If you’re not an expert in it, cybersecurity can seem daunting, but it doesn’t have to be. Whether you’re a developer or a QA engineer, this guide will help you understand the basics you need to test your applications for better security.

In this blog, we’ll dive into technical best practices that you can apply right away to your work. Keep in mind that these steps are just a starting point. You can build on these for the rest of your cybersecurity journey.

Verify Caching

Some web pages should NEVER be cached. (e.g: login/admin pages). So you can check whether the header has the following attribute to make sure that your most sensitive pages don’t cache any secret or personal data:

Cache-Control: no-cache

Also, you should verify that the header on such a page has the following attribute when you click Back (e.g. when user logout and then clicks Back):

Cache-Control: must-revalidate

Verify Cookie Security

The cookie attributes HTTPOnly and Secure are important for protecting your website’s cookies. You can check these attributes in your browser’s Developer Tools under the Storage (or Application) tab, looking at the ‘HttpOnly’ and ‘Secure’ columns. Ideally, each should be set to TRUE (or checked).

• HTTP Only: This attribute prevents cookies from being accessed by client-side scripts. Essentially, it limits cookie transmission to client-to-server communication only.
• Secure: This attribute ensures that cookies are only sent over HTTPS, meaning they’re transmitted securely.

Note: If your website interacts with a third-party service or needs to be read directly by your application’s front-end JavaScript code, the HTTPOnly attribute may need to be FALSE for proper functionality. In the case of third-party access, ensure that you either use an additional SessionId for the third party or add that third party to your whitelist.

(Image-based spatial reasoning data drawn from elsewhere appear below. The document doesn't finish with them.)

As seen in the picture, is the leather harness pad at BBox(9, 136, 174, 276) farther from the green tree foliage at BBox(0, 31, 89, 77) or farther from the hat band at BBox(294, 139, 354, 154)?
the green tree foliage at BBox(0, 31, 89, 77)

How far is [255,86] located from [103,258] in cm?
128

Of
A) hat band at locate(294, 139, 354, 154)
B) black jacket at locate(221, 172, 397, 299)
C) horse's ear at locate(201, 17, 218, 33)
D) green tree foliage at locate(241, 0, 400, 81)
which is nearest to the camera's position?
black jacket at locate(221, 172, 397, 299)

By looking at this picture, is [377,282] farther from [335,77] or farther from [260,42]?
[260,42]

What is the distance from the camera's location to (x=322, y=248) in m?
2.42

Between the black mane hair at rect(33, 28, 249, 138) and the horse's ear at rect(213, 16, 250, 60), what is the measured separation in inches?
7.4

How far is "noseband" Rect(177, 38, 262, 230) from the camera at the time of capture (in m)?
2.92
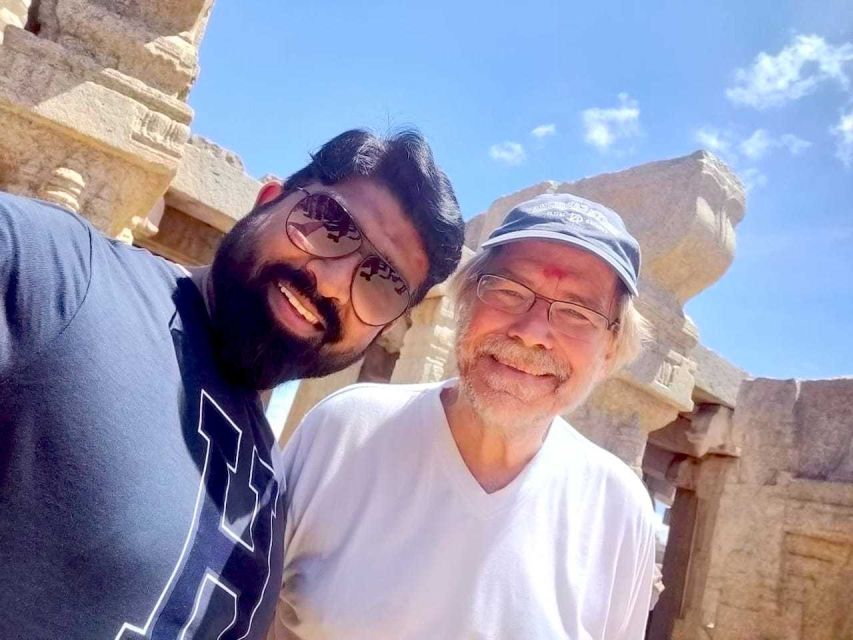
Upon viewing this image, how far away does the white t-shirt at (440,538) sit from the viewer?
1.43 metres

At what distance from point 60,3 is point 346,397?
2542 millimetres

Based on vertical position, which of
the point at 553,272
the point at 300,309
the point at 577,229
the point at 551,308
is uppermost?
the point at 577,229

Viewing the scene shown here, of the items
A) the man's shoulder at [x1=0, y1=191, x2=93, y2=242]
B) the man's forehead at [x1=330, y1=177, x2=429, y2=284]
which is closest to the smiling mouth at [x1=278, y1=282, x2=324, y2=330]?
the man's forehead at [x1=330, y1=177, x2=429, y2=284]

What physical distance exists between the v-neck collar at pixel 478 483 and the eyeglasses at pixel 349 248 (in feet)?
1.21

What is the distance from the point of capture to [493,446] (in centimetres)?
169

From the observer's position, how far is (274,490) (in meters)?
1.30

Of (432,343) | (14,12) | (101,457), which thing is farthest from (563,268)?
(14,12)

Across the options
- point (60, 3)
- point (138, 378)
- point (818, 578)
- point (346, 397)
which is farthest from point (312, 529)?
point (818, 578)

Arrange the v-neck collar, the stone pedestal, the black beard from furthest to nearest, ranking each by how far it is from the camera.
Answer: the stone pedestal, the v-neck collar, the black beard

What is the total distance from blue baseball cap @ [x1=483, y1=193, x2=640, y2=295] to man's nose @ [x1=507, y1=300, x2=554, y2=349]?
0.19 meters

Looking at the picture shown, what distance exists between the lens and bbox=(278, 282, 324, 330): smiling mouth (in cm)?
132

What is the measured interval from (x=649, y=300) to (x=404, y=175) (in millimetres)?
3403

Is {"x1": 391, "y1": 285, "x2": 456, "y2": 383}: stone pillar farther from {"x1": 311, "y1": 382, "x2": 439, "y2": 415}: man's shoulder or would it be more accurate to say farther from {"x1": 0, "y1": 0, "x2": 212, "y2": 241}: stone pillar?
{"x1": 311, "y1": 382, "x2": 439, "y2": 415}: man's shoulder

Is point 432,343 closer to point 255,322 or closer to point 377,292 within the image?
point 377,292
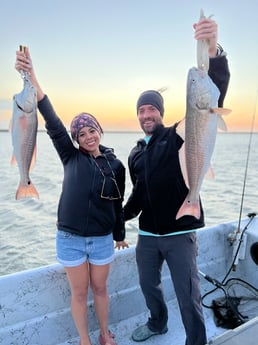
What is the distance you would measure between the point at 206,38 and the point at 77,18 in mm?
2347

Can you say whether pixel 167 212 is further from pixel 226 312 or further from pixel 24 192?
pixel 226 312

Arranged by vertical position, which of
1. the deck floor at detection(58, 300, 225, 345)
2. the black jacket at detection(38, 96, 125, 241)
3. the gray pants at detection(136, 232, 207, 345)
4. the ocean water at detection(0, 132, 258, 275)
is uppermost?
the black jacket at detection(38, 96, 125, 241)

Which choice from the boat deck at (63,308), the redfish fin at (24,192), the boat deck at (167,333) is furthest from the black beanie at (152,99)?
the boat deck at (167,333)

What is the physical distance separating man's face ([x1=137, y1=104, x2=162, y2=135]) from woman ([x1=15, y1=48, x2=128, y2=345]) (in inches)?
14.4

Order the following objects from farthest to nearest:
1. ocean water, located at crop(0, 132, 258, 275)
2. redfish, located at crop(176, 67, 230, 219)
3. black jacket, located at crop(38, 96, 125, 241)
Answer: ocean water, located at crop(0, 132, 258, 275), black jacket, located at crop(38, 96, 125, 241), redfish, located at crop(176, 67, 230, 219)

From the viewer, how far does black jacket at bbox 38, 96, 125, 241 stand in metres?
2.51

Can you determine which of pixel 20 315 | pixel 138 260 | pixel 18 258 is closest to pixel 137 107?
pixel 138 260

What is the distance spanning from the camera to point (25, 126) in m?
1.88

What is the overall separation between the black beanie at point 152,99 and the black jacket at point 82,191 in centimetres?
59

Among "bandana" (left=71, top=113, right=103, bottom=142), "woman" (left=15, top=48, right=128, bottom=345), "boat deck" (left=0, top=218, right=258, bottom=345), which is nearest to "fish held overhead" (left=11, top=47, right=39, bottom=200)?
"woman" (left=15, top=48, right=128, bottom=345)

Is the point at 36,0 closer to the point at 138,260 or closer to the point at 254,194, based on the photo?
the point at 138,260

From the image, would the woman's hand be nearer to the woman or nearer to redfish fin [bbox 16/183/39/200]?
the woman

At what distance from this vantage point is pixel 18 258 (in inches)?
280

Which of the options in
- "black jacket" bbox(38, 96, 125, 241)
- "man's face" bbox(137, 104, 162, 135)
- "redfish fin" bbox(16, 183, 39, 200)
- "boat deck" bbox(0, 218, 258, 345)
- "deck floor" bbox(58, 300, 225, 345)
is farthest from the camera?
"deck floor" bbox(58, 300, 225, 345)
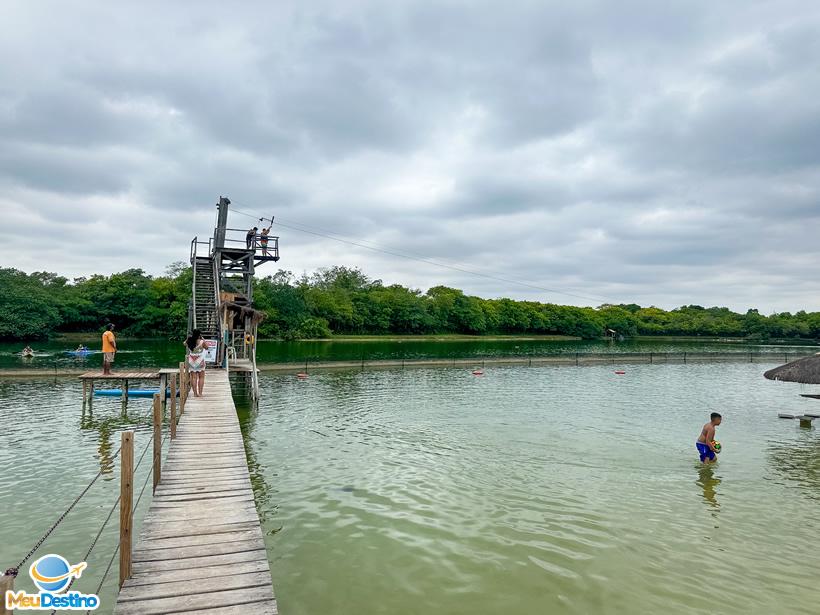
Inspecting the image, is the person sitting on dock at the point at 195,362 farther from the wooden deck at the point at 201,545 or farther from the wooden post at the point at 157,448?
the wooden post at the point at 157,448

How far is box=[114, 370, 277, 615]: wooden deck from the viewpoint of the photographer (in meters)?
5.15

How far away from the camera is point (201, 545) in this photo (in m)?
6.29

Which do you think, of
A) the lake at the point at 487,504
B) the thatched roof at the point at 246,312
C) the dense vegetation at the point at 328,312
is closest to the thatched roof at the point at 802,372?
the lake at the point at 487,504

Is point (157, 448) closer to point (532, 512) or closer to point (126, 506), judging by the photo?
point (126, 506)

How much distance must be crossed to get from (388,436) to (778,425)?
17131mm

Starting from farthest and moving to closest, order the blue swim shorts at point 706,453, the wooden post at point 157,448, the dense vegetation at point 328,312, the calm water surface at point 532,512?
the dense vegetation at point 328,312, the blue swim shorts at point 706,453, the wooden post at point 157,448, the calm water surface at point 532,512

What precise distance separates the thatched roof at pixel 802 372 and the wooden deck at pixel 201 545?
22041 mm

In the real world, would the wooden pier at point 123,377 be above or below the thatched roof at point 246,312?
below

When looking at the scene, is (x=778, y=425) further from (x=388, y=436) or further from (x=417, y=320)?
(x=417, y=320)

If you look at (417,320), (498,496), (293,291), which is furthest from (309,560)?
(417,320)

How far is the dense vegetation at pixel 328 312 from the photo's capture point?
228ft

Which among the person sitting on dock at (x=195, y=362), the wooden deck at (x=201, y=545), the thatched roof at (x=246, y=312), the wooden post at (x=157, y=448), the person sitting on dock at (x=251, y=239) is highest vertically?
the person sitting on dock at (x=251, y=239)

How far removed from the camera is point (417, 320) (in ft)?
367

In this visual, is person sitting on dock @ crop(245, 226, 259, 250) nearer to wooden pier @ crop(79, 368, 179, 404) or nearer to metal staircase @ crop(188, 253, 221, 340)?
metal staircase @ crop(188, 253, 221, 340)
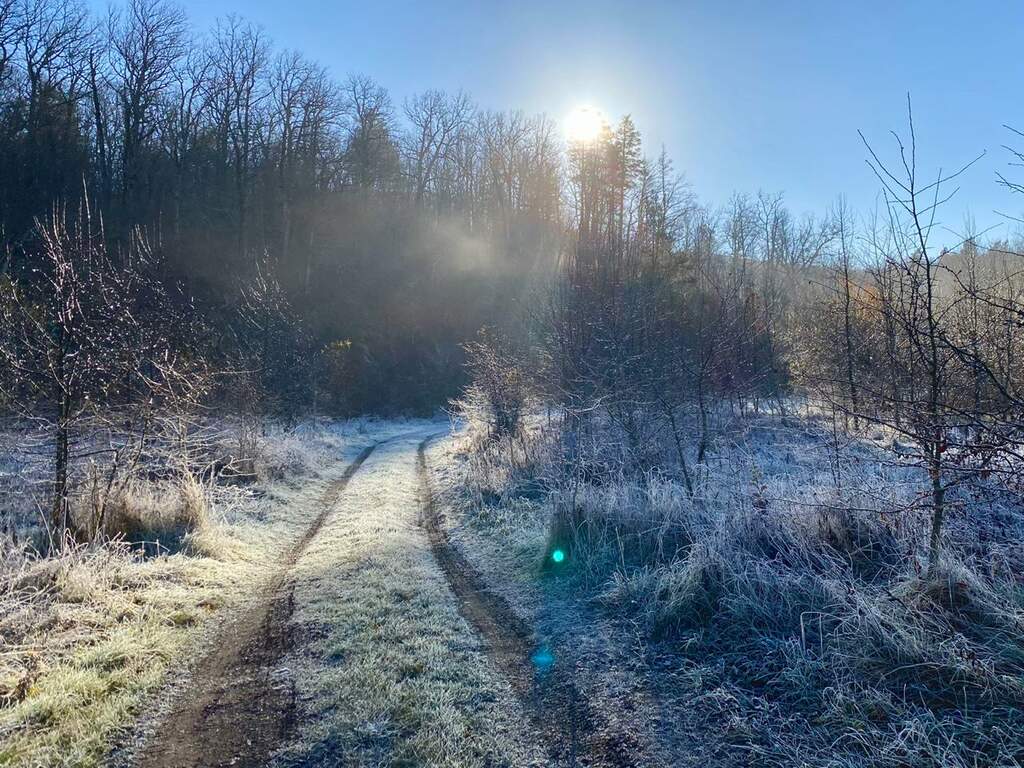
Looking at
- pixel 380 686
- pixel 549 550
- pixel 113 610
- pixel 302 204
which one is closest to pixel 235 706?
pixel 380 686

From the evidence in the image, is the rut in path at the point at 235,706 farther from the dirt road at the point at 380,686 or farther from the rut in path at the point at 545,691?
the rut in path at the point at 545,691

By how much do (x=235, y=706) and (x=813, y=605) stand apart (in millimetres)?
4506

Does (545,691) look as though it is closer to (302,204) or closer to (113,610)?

Verify Brute Force Security

A brute force test checks whether your system is vulnerable to brute force attacks, where an attacker attempts to guess user credentials by making multiple invalid login attempts. How you handle this test depends on your requirements. For example, a bank should enforce much stricter rules, while a simple website might not need them at all.

Try testing for brute force vulnerabilities by attempting to log in with invalid credentials 5-20 times. As you do this, look for any signs that the system is triggering security measures. Examples include temporary account lockouts, increasing delays, CAPTCHA challenges, or warning messages. Also ensure that it doesn’t leak too much information, like whether an account exists or if it was the password that was incorrect.

Ideally, you can prevent brute force attempts by implementing two-factor authentication (2FA) in your application.

Verify Roles Permissions

You should also ensure that your application properly enforces role-based access controls. If your system supports multiple user roles, verify that each role can only access its designated information and features. For example, regular users should neither see admin data in the UI nor access it directly via the API. Try logging in as a less-priviledged user and manually enter a URL route they shouldn’t be able to access. Use their session token in a tool like Postman to try to access APIs they shouldn’t have access to.

Similarly, one user should not be able to access another user’s personal information. If you see the user’s ID being sent with API requests, try sending a different users’s ID to see if this leaks private information.

Additionally, you can check things like whether a deleted admin account still has the ability to access, modify, or delete application data, as this could pose a significant security risk.

Verify Safe Credentials

To verify credential safety you must cover everything from app configuration to UI, database, and logs.

1. Verify that the system enforces the creation of strong passwords.
2. Look at the source code repository for configuration files, and ensure that there are no secrets stored in them.
3. Ensure that passwords are stored securely in the database using a one-way hashing algorithm—at least SHA-256 or SHA-3 hashing with both a salt and pepper.
4. Confirm that credentials and other sensitive data (such as authentication tokens, bank account details, or file paths) are not displayed in plain text in the logs.
   
   
   
5. Make sure that the password change process is secure and that recovery options include proper identity verification steps.
6. Check that strong passwords are required not only in production but also in staging and development environments, for both the web application and internal resources like the database.
   
   

Verify Injection Security

Injections includes a range of potential vulnerabilities, including XSS (cross-site scripting), HTML, SQL and OS command injections. Today, with the rise of the use of AI in software, we should check for prompt injections as well.

For comprehensive scanning, I highly recommend using vulnerability scanners (e.g ZAP, BurpSuite), since an input field is not the only place where a malicious payload can be applied. However, it’s also feasible to manually check for some of the most common issues, such as reflected XSS or HTML.

For instance, you can perform basic testing by inserting a <b> tag into input fields to see if the text becomes bold upon saving. This simple test can help identify HTML injection vulnerabilities. To discover XSS payloads that are specifically tailored to your case or browser, resources like the Cheat Sheet by PortSwigger can be incredibly useful.

Conclusion

Though cybersecurity might seem overwhelming at first, I’ve walked you through several small, practical steps you can implement to make a big difference in your application’s security. Remember, these measures are just the starting point of your security journey. As threats evolve, so should your approach—regular reviews and updates to your security practices are essential.

Keep learning, testing, and adapting, and you’ll be well on your way to building a more secure software!